Written tasks:
1. In the article on raising teenagers, what curfew did Tina and Mark Hansen set for their kids in high school?
2. Please go on with the article on raising teenagers, picking up right after its final sentence.

Text block:
::::::::::

Remember the days when the family phone hung on a wall in the kitchen? Remember the days of there being a family phone at all? Teenagers today only know of the accessibility of their own cell phones camping in their back pockets, which communicate to several people at once in ways unimaginable 20 years ago.
Plenty of factors have changed today’s society, influencing the way teens behave and expanding the things they are exposed to. Technology, social media and peer pressure can be hard during adolescence — for the teen and the parents. Ames Living talked to four sets of parents about the challenges and adjustments they are facing while raising teenagers as society continues to present obstacles. Parents in Ames explain what works for them — and what doesn’t.
Technology and freedom
Cheryl and Joe Baumgarten moved from the East Coast to Ames; the quality of the schools and safety in the community for their son, Alex, drew them to the town. While the Baumgartens feel Alex is safe in his physical environment, they know they can’t fully control his exposure to things like bullying and violence via social media, online games and other applications enabled by technology and the Internet.
“So many of the applications that are available today are almost impossible to monitor or filter,” Cheryl says. “This makes it hard for us to feel like we are protecting him fully.”
Cheryl and Joe have parental controls in place when Alex, 14, is on the Internet at home, but they wonder about what he can be exposed to when he is using the internet elsewhere. Cheryl feels the accessibility can put a stress on the teen/parent relationship because, as parents, they feel the need to control and limit exposure to some content.
“They have access to so much more information at a much younger age than we did growing up,” Cheryl says. “We are challenged to find a good balance between giving him the access that he wants and keeping him safe.”
The Baumgartens have also had pleasant surprises as Alex reached his teen years. Cheryl and Joe stress family and religious values, and they expect Alex to give back to the community by volunteering. From snowboarding and other sports to musical instruments, Alex keeps a busy schedule, which his parents are proud of.
“While we are very proud of Alex and who he is as a teenager, we don’t always see eye to eye on every lesson we try to teach him,” Cheryl says. “We do our best to work out our differences as a family and usually find ways to make even the toughest lessons seem bearable.”
We turn into our parents
Tina and Mark Hansen believe they were fortunate to agree early on in their child-rearing skills. The couple says they were raised similarly, which has come through in the way they have raised their own children. When their kids — Gabrielle, 19, and Colby, 18 — became teenagers, Tina and Mark found themselves sounding much like their own parents.
“I hear my parents’ words of advice come out of my mouth a lot more these days,” Tina says. “Sometimes I stop and think to myself, ‘Did I just say that?’ I guess to some degree we really do turn into our parents.”
Tina and Mark enforced a midnight curfew for the kids in high school, as both of their parents had reminded them, “Nothing good happens after midnight.”
“I remember saying to my parents that my friends didn’t have an early curfew or they were allowed to do this or that,” Tina says. “Again I hear in my head, ‘We aren’t those kids’ parents!’ It’s an age-old battle.”
The curfew may have made Tina and Mark unpopular with their kids at times, but as the kids get older, Tina sees the appreciation coming around.

::::::::::

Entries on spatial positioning
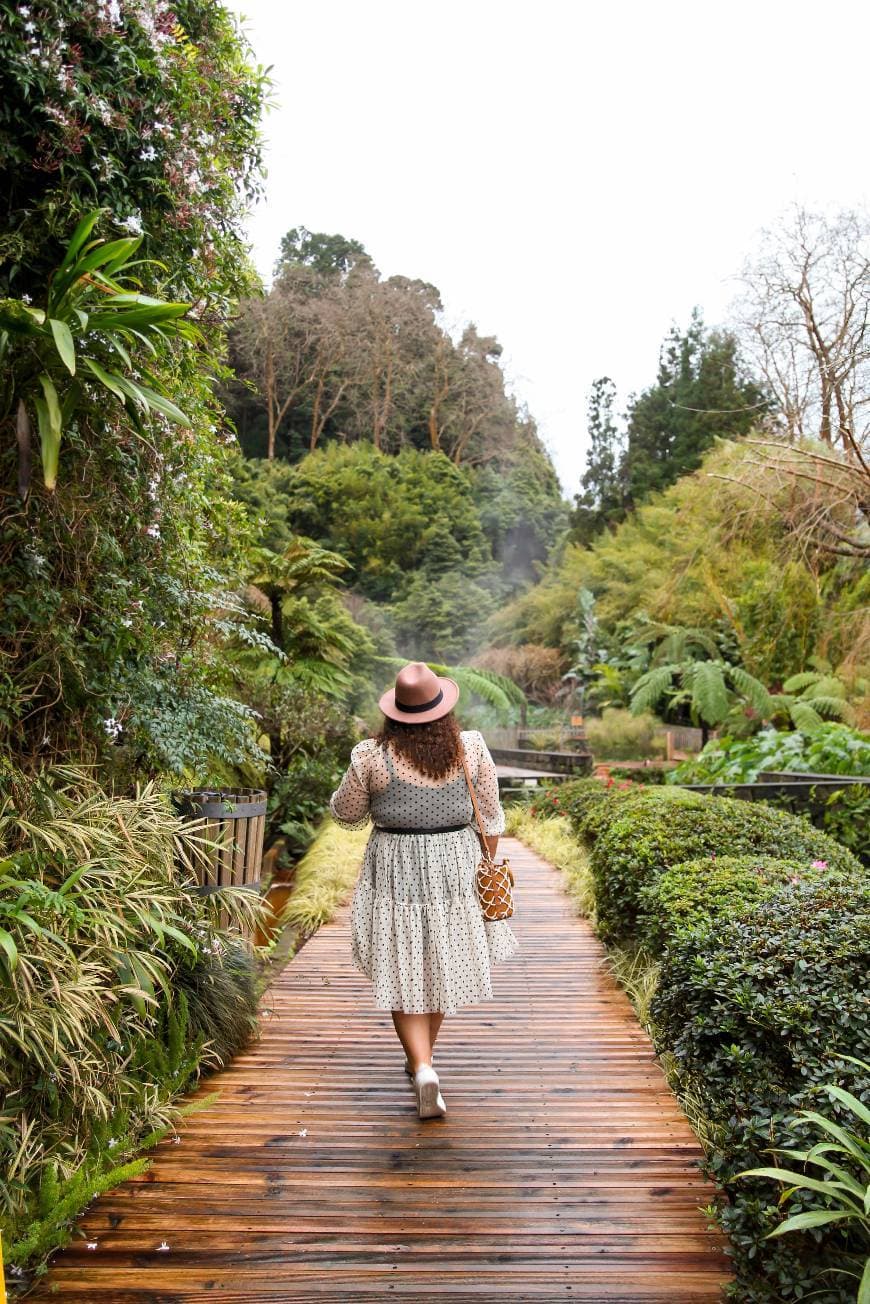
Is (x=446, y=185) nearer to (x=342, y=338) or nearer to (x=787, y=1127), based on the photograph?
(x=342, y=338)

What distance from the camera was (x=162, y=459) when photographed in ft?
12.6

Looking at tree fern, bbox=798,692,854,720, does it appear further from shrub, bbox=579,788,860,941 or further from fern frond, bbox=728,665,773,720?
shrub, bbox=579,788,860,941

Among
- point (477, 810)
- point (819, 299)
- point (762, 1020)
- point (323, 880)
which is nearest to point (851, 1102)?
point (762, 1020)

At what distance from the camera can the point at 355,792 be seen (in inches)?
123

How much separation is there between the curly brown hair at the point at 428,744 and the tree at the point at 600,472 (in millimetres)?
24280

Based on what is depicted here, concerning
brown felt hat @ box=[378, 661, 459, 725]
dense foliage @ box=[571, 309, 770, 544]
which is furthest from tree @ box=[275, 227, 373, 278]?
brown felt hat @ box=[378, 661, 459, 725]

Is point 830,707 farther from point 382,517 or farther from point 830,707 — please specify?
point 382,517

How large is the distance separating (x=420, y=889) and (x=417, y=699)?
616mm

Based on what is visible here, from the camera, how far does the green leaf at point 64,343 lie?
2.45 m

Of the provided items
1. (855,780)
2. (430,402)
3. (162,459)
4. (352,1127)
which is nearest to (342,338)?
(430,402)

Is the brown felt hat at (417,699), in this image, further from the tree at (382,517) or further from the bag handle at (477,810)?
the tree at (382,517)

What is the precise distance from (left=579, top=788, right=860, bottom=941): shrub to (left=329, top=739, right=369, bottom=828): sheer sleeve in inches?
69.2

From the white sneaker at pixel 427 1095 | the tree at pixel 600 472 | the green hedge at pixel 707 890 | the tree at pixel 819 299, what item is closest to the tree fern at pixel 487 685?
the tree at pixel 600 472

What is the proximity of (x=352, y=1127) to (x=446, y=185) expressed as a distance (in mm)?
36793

::::::::::

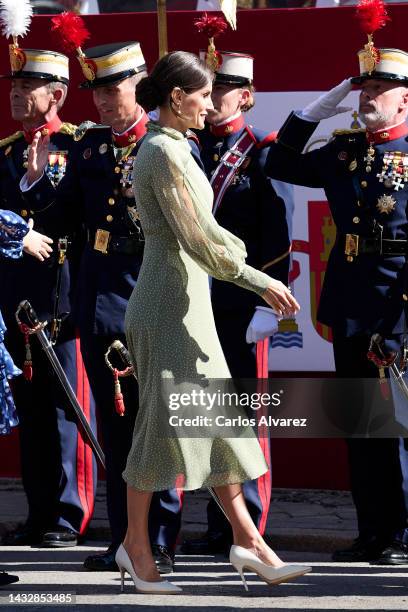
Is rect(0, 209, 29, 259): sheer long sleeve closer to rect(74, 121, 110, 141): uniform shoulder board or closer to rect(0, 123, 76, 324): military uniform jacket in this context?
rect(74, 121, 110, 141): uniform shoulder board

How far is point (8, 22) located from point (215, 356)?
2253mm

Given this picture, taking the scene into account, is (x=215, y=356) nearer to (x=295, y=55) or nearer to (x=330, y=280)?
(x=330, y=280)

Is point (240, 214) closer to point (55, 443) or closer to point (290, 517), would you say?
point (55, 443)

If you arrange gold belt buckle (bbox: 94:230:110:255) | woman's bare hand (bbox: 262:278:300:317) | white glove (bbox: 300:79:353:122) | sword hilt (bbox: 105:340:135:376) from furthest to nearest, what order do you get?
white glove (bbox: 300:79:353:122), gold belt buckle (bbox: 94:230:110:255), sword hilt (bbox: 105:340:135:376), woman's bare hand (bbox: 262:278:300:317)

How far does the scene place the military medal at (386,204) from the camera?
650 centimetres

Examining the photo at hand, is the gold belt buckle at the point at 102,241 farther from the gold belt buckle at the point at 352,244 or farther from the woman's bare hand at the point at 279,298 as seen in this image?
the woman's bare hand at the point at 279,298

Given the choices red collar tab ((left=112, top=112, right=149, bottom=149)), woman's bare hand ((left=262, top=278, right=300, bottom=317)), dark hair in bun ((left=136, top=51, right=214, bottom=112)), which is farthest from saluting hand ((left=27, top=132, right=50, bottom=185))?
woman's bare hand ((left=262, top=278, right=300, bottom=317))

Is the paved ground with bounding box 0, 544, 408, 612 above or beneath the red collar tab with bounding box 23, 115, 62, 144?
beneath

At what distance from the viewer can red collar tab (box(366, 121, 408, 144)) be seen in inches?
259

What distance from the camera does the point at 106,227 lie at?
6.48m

::::::::::

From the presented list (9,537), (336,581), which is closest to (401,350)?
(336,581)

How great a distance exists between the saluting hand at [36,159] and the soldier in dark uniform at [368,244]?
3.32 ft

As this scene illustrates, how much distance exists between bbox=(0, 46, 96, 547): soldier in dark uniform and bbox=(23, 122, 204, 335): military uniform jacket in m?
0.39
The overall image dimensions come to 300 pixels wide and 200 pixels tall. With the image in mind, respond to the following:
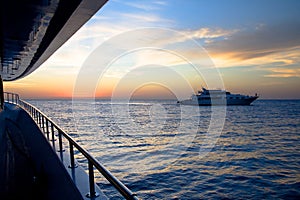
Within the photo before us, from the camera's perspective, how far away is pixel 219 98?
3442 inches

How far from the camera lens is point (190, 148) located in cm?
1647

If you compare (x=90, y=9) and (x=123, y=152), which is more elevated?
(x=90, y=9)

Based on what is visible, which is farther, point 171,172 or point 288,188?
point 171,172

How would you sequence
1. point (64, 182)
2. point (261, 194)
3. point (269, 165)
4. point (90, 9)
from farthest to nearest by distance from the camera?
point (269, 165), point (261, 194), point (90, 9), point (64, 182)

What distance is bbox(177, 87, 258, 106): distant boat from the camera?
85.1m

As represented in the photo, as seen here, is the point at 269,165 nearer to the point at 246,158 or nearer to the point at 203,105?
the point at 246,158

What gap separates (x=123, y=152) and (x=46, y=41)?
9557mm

::::::::::

Answer list:
1. A midnight curfew.

2.
“I think they appreciate how they were raised, especially the older they get,” Tina says. “Hopefully they will understand that there was a method to our madness.”
The peer pressure hasn’t vanished as society has changed, but it is different. Being in agreement on raising Gabby and Colby and taking what worked from their own parents has helped Tina and Mark to defeat societal pressure about parenting. Not only do the teenagers suffer from peer pressure, but parents are also faced with the pressure and judgement of other parents. Mark and Tina feel parents do not have to justify to their peers about how a situation was handled.
“Every family has their own normal,” Mark says. “I think families need to figure out what works for them and not worry how others perceive them.”
Spending time at home
Kris and Del Johnston are firm believers that their teenagers need to spend some time at home. The family lives on an acreage, and the kids are all involved in showing pigs, goats, sheep and chickens in addition to sports and youth groups.
“I don’t think we’re as busy as most families can be,” Kris says. “We like to have time at home with the kids.”
With the temptations of peer pressure teens are faced with, Kris and Del feel that spending time at home with their kids allows them to get a sense of who they are.
“We often just hang at the dinner table, and we have fun as a family at home,” Kris says. “Because of that, they know what is true to have fun and, hopefully, they remember that when they’re faced with peer pressure.”
Their kids are at varying ages of adolesence. Will is 13, Elizabeth 16, and they have already survived one teenage cycle, as Kelli is 20. Kris and Del remember their friends warning them as the children were growing up how rebellious they would be as teenagers, but they are actually enjoying this phase of their children’s lives.
“We have really good kids,” Kris says. “We like how they’re unraveling into people, becoming who they are as individuals.”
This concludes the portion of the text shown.